On Object Oriented Designs and Complexity
Today, with the update of Xcode 10.2, and Swift 5.0, I had to struggle with the formatting of strings in order to find the pattern they represented. The point is really this: Represent the pattern of the characters in a word so that 'bee' and 'too' and 'see' all look like the same pattern.. This is used in my CryptoQuip solver, and the point is to group words by their patterns because we don't know what the actual characters are, but we do know their patterns - because it's a simple substitution cypher.
So how to do that? Well... when we look at Clojure - which just deals with the string as a sequence of characters - just data, we have:
(defn pattern "Function to take a word (as a string) and return a vector that is the pattern of that word where the values are the index of the character. => (pattern \"see\") (0 1 1) => (pattern \"rabbit\") (0 1 2 2 4 5) " [word] (map #(.indexOf word (int %)) word))

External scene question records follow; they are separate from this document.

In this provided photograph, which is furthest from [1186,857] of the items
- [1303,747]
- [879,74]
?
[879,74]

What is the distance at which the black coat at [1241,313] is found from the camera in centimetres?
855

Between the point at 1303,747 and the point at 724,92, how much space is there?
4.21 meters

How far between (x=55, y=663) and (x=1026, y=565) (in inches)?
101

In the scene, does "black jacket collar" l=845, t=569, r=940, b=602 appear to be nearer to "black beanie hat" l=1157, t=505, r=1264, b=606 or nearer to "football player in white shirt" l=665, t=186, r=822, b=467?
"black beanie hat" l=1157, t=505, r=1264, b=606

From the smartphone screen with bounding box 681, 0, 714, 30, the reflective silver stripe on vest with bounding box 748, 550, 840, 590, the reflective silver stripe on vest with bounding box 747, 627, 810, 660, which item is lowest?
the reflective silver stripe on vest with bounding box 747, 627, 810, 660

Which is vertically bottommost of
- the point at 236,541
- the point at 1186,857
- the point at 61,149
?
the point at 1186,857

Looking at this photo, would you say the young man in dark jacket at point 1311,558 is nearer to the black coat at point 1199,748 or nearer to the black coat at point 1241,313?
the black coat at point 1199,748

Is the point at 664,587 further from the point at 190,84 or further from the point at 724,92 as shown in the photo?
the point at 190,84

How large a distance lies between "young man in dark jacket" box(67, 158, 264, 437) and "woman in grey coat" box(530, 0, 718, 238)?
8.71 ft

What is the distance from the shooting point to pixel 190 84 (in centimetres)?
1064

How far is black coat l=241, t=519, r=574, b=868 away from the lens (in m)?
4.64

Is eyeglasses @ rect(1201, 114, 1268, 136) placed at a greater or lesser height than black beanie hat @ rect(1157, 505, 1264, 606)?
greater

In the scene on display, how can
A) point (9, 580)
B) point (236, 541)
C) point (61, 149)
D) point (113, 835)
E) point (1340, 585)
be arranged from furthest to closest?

and if, for the sake of this post, we drop the comments, we get something very simple:
(defn pattern [word] (map #(.indexOf word (int %)) word))
if we look at this in Swift, we see:
extension String { /** Attributes of a string that return a string that is the pattern of that word where the values are the index of the character. This is a simple baseline pattern generator for the words so they are comparable. ``` => "see".pattern "abb" => "rabbit".pattern "abccef" ``` */ var pattern: String { get { let ascii: [Character] = ["a","b","c","d","e","f","g","h","i","j","k", "l","m","n","o","p","q","r","s","t","u","v", "w","x","y","z"] var ans = "" let src = Array(self.utf8) for c in src { ans.append(ascii[src.firstIndex(of: c)!]) } return ans } } }
And the reason to use a String as opposed to a sequence of numbers in Swift, is that those comparisons are not nearly as nice in Swift as simple String comparisons are. But I look at all this, and while the protocols in Swift are nice - to add methods to existing classes - it's much the same in Ruby, and it can lead to some very tough bugs - and so you have to be very careful using them.
And this got me to thinking about the complexity of most systems and the OOA&D systems I've seen in C++, Java, Ruby, ObjC, Swift - and it really is hard to come up with a really great design if you don't put in a ton of effort on the work. Sure... Boost for C++, and Java classes, are good designs - but they had a lot of backing and time to get right. ObjC - specifically Foundation, is well-done, but again, that was a serious investment by NeXT. But most of the non-OS-level projects... like those in the wild, they are a mess.
I don't think this is an accident. I think good, solid, OOA&D is hard because there are so many times when a method isn't clearly belonging to one object, or another - and the language might not be set up to have stand-alone functions as an alternative - Java, Scala. So they have to go somewhere, and that means that things get tossed into the closest reasonable object - as long as it's "close enough". But then 6 months later, it's a disaster. No one remembers why each method is on these objects... and the circular references require interfaces, and then implementations of those interfaces... and it just gets to be a mess.
What I believe is that the simpler the code, the better. This means more abstract. More critical thinking, and less "let's just hammer this out" work. I'm sure there are folks that can do a good job on an OOA&D project - and it could be massive and complex... but those people are rare - very rare. And in general, you end up with really bad objects that create horrible inclusion requirements, and even worse threading issues - because it all mutable, and you just have systems that can't get larger than a certain size.
That's not good. Math doesn't work that way. Neither should coding.